Luck cannot be quantified nor predicted, but is necessary for a running back to have a breakout season Last season’s example would be James Robinson. The release of Leonard Fournette created a wide open depth chart that Robinson seized control of, and he remained healthy for the entire season. Another example is David Montgomery. An unfortunate ACL tear for Tarik Cohen and a cakewalk schedule at the end of the season allowed Montgomery to finish in the top-12 in Fantasy Points Per Game. For Miles Sanders, luck was not on his side in 2020.

Miles Sanders Game Logs (Knee Injury Suffered in Week 6)

It started before the season did; Sanders dealt with a lower-body injury that limited him in the offseason and kept him out of Week 1. This would be an ominous sign of what his 2020 season would become. He suffer a knee injury in Week 6 and miss the following two games. He returned in Week 10 to his full-time role, but was affected by his injury. He had his three worst fantasy performances in Weeks 11-13, failing to score 10 fantasy points in any of the three games.

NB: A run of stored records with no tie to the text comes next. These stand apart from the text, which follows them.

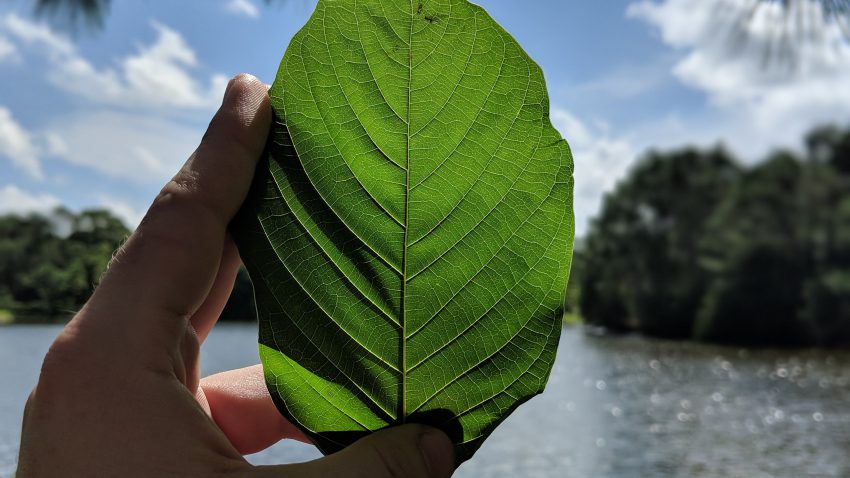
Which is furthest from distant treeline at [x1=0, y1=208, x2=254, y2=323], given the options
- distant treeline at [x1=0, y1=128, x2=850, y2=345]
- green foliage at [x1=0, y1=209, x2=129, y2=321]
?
distant treeline at [x1=0, y1=128, x2=850, y2=345]

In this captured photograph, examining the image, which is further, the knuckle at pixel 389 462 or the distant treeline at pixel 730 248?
the distant treeline at pixel 730 248

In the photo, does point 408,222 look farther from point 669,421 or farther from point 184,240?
point 669,421

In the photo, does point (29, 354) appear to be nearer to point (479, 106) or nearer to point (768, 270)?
point (768, 270)

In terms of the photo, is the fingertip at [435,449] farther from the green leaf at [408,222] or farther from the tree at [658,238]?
the tree at [658,238]

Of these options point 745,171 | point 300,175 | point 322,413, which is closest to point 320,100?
point 300,175

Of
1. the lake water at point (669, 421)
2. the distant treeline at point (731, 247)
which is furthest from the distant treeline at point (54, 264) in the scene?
the distant treeline at point (731, 247)

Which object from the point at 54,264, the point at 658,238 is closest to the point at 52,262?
the point at 54,264

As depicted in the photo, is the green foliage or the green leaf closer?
the green leaf

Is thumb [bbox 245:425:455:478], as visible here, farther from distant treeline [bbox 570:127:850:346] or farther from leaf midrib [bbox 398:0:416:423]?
distant treeline [bbox 570:127:850:346]
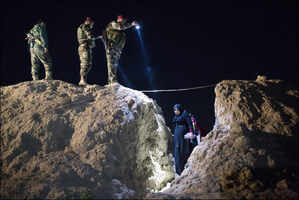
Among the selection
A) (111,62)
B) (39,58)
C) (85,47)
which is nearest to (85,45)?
(85,47)

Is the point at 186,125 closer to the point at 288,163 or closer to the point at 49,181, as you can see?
the point at 288,163

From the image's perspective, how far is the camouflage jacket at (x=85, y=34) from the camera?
6.14 meters

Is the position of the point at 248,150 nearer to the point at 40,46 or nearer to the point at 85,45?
the point at 85,45

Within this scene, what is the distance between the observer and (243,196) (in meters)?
3.11

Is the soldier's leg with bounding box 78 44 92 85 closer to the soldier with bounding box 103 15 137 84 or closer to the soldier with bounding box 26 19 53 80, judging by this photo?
the soldier with bounding box 103 15 137 84

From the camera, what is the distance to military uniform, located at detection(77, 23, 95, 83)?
6172 mm

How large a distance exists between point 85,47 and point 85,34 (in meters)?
0.44

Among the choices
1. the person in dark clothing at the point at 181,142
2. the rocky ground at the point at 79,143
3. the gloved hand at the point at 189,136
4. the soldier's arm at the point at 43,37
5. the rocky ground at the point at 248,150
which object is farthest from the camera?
the soldier's arm at the point at 43,37

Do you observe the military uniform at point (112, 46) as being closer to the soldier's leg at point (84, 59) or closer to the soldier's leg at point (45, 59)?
the soldier's leg at point (84, 59)

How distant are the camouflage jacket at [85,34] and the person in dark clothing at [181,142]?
3596 millimetres

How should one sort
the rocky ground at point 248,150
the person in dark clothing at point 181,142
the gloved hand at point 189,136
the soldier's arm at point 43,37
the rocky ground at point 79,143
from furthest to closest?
the soldier's arm at point 43,37, the person in dark clothing at point 181,142, the gloved hand at point 189,136, the rocky ground at point 79,143, the rocky ground at point 248,150

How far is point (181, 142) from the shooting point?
19.4 ft

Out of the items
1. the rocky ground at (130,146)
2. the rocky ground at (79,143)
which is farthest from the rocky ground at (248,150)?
the rocky ground at (79,143)

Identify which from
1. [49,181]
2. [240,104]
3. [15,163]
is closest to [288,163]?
[240,104]
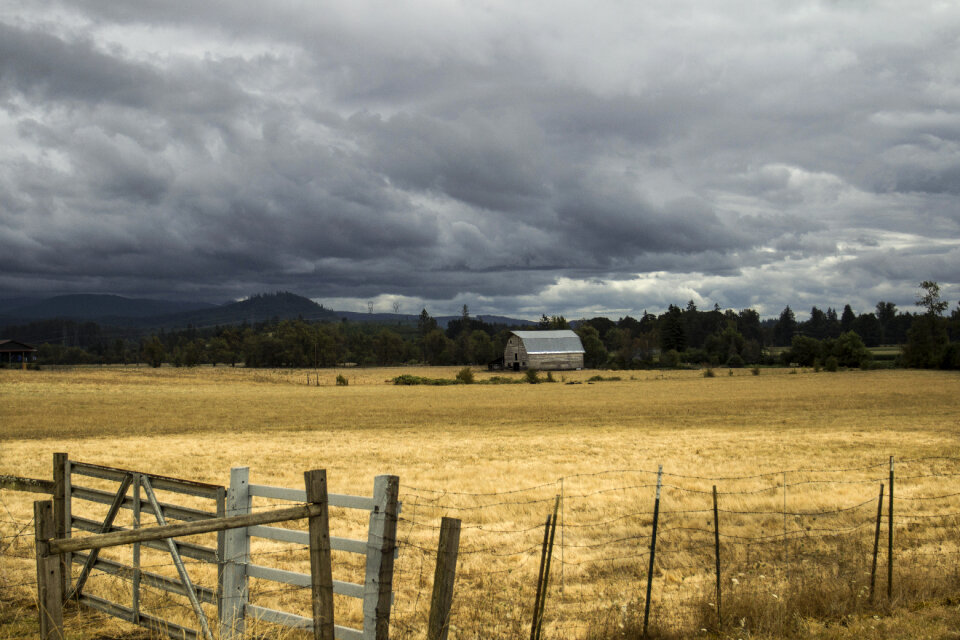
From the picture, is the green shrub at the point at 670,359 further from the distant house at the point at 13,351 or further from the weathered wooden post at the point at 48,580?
the weathered wooden post at the point at 48,580

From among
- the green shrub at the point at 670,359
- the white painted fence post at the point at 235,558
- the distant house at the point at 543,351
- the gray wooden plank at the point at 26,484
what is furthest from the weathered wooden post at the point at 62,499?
the green shrub at the point at 670,359

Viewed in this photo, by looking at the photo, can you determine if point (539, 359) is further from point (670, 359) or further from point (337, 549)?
point (337, 549)

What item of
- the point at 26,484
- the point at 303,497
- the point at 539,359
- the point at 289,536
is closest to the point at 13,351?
the point at 539,359

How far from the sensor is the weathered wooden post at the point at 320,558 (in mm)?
6086

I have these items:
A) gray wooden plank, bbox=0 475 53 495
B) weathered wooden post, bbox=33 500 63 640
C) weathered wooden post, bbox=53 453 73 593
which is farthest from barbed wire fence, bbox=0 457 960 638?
weathered wooden post, bbox=33 500 63 640

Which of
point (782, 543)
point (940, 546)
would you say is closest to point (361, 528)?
point (782, 543)

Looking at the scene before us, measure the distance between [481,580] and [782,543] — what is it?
589 centimetres

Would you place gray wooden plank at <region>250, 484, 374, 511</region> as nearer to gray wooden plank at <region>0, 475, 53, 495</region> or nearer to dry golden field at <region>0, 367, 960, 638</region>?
dry golden field at <region>0, 367, 960, 638</region>

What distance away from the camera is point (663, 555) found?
40.4 feet

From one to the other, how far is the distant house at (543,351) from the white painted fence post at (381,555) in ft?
377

Through Week 13, Sanders scored three total touchdowns as the Eagles’ offense finished second-worst in the percentage of drives ending in a score per ProFootballReference.com. The Carson Wentz-led offense also finished with the second-highest percentage of drives ending in a turnover. When your offense is as bad as the Eagles were last season, you’re not going to have a breakout season. The Eagles, finished with the Wentz project, had a changing of the guard at quarterback and gave us a taste of what Sanders would look like in 2021.

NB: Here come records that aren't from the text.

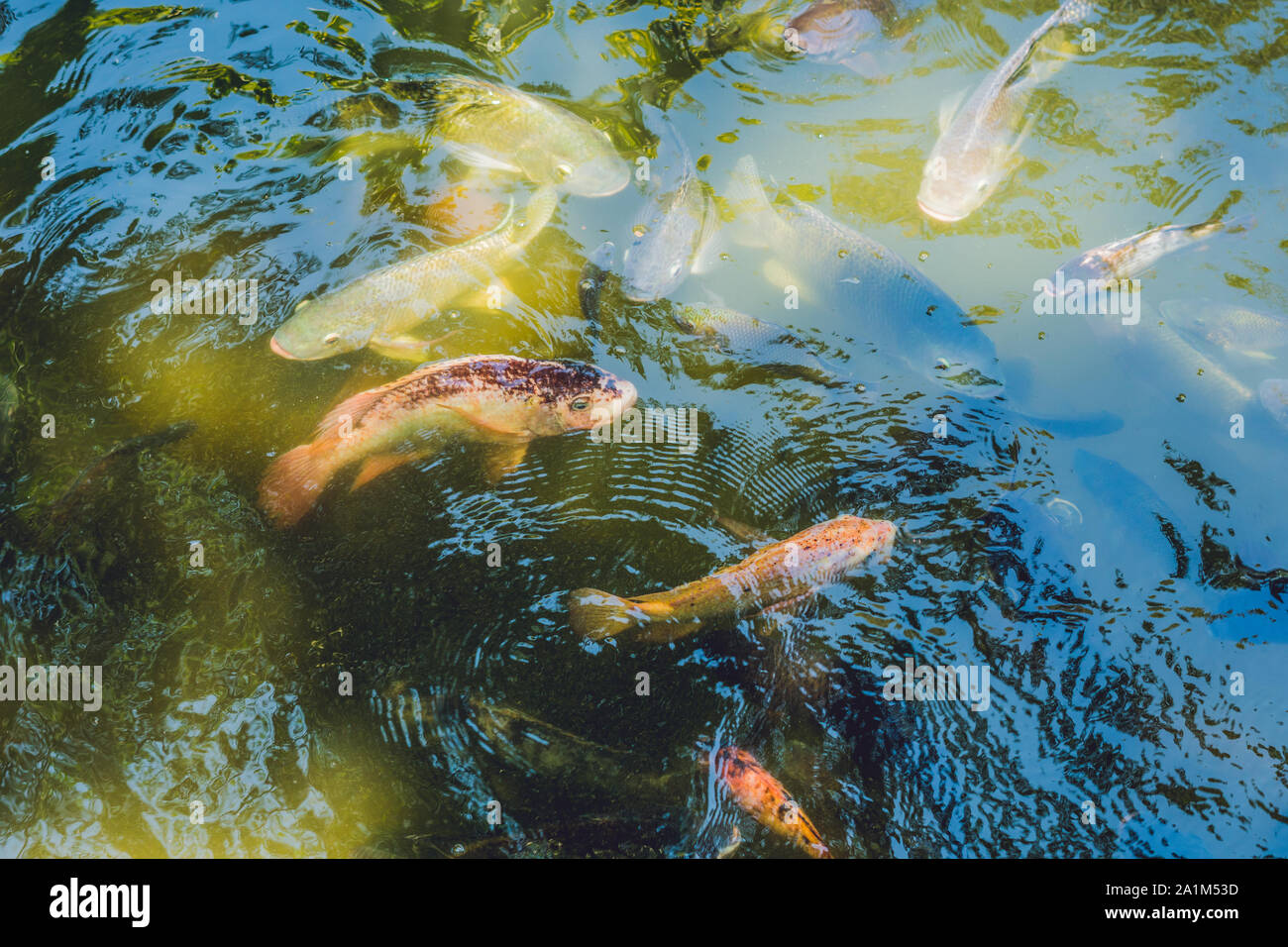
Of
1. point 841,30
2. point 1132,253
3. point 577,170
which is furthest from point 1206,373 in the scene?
point 577,170

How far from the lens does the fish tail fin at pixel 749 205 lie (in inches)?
191

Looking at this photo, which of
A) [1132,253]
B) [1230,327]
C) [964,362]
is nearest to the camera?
[964,362]

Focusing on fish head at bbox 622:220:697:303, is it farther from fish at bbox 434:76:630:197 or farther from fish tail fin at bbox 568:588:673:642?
fish tail fin at bbox 568:588:673:642

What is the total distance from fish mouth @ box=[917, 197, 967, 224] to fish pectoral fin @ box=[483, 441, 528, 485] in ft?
9.34

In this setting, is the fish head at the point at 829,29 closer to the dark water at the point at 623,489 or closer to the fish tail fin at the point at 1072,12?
the dark water at the point at 623,489

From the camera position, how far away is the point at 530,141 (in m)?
5.04

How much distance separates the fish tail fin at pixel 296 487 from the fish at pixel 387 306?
0.68 m

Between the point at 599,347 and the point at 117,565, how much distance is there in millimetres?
2734

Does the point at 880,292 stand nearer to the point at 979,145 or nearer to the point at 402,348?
the point at 979,145

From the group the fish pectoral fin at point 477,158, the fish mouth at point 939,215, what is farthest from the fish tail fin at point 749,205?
the fish pectoral fin at point 477,158

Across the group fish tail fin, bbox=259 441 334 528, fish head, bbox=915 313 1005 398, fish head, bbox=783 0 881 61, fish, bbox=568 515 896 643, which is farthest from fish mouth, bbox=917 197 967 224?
fish tail fin, bbox=259 441 334 528

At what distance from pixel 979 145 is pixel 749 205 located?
1454 mm

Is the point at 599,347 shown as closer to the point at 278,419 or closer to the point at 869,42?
the point at 278,419

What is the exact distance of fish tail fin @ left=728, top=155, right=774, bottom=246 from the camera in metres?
4.86
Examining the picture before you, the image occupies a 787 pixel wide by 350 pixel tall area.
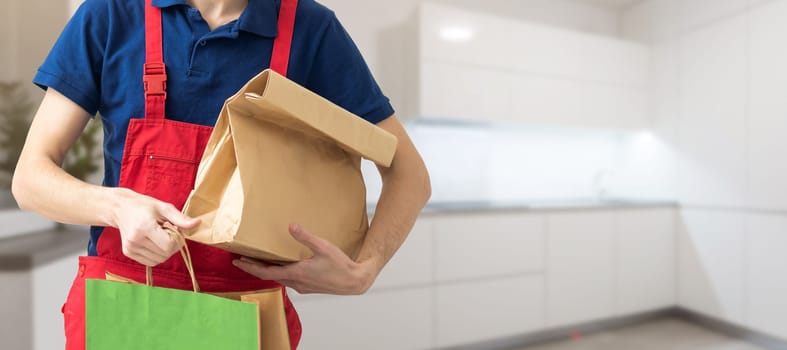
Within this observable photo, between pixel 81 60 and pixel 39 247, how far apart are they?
2.93 feet

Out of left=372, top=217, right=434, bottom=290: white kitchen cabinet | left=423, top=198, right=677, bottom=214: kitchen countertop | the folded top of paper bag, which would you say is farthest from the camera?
left=423, top=198, right=677, bottom=214: kitchen countertop

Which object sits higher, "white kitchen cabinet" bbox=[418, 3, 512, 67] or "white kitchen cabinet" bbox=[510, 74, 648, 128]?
"white kitchen cabinet" bbox=[418, 3, 512, 67]

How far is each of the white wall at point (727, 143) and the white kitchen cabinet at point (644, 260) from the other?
9 centimetres

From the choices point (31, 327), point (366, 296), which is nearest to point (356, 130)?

Sanders ended the season strong with two top-12 performances in his final three games after Jalen Hurts took over at quarterback, including a season-best 29.6 fantasy point performance against the top fantasy defense against running backs (Saints). It is a small sample size, but it’s clear that the move away from Wentz opens the door for Sanders to put together the four pieces of the puzzle for a breakout 2021 season.

RECAP

Because Miles Sanders was drafted in the first round last year, people are having a hard time trusting him in 2021. But the hate has gone too far. He still checks the boxes when it comes to opportunity, productivity, and talent. Luck was not on his side last season as he dealt with injuries and a turnover-prone offense lead by Carson Wentz for the majority of the season.

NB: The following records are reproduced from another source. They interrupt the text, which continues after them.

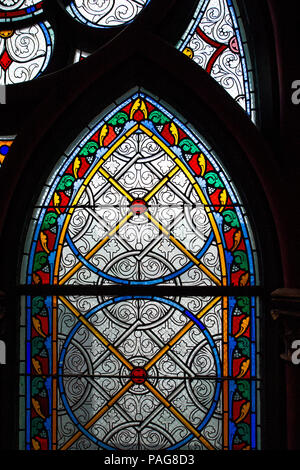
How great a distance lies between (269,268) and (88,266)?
0.92 meters

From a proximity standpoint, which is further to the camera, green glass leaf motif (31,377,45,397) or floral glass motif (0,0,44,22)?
floral glass motif (0,0,44,22)

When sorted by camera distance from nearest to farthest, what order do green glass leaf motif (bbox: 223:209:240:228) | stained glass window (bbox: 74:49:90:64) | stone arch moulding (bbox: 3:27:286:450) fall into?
stone arch moulding (bbox: 3:27:286:450) → green glass leaf motif (bbox: 223:209:240:228) → stained glass window (bbox: 74:49:90:64)

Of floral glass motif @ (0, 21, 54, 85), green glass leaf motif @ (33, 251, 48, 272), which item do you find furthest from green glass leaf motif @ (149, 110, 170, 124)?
green glass leaf motif @ (33, 251, 48, 272)

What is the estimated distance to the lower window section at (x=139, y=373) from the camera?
2.26 m

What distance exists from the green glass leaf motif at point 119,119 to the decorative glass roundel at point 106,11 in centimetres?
47

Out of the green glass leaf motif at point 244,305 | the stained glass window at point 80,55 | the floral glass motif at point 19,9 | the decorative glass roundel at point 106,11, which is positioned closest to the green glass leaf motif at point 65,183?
the stained glass window at point 80,55

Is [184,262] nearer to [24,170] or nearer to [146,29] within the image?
[24,170]

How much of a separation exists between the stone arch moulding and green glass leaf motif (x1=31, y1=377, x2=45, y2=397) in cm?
57

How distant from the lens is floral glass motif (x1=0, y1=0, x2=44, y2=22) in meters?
2.44

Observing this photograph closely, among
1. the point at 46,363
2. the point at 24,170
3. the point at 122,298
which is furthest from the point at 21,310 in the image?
the point at 24,170

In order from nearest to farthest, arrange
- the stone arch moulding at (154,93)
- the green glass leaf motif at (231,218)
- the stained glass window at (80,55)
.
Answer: the stone arch moulding at (154,93) < the green glass leaf motif at (231,218) < the stained glass window at (80,55)

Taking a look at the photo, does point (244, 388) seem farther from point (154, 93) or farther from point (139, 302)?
point (154, 93)

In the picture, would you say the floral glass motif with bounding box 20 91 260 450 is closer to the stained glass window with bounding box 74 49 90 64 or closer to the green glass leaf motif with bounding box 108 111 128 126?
the green glass leaf motif with bounding box 108 111 128 126

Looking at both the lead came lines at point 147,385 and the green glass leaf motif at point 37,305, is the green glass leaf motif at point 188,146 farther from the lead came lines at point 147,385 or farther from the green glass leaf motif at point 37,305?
the green glass leaf motif at point 37,305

It seems this offseason people are creating narratives on why to fade Sanders. Jalen Hurts is GOOD for Sanders’ 2021 fantasy outlook. An offense playing out of shotgun formation is beneficial to Sanders’ game.  A rookie running back in the fifth round and two veteran running backs clinging on to NFL roles are not serious threats to Sanders’ opportunities. We hate ADPs, not players. Sanders is a steal at his current price and is positioned to be 2021’s breakout running back.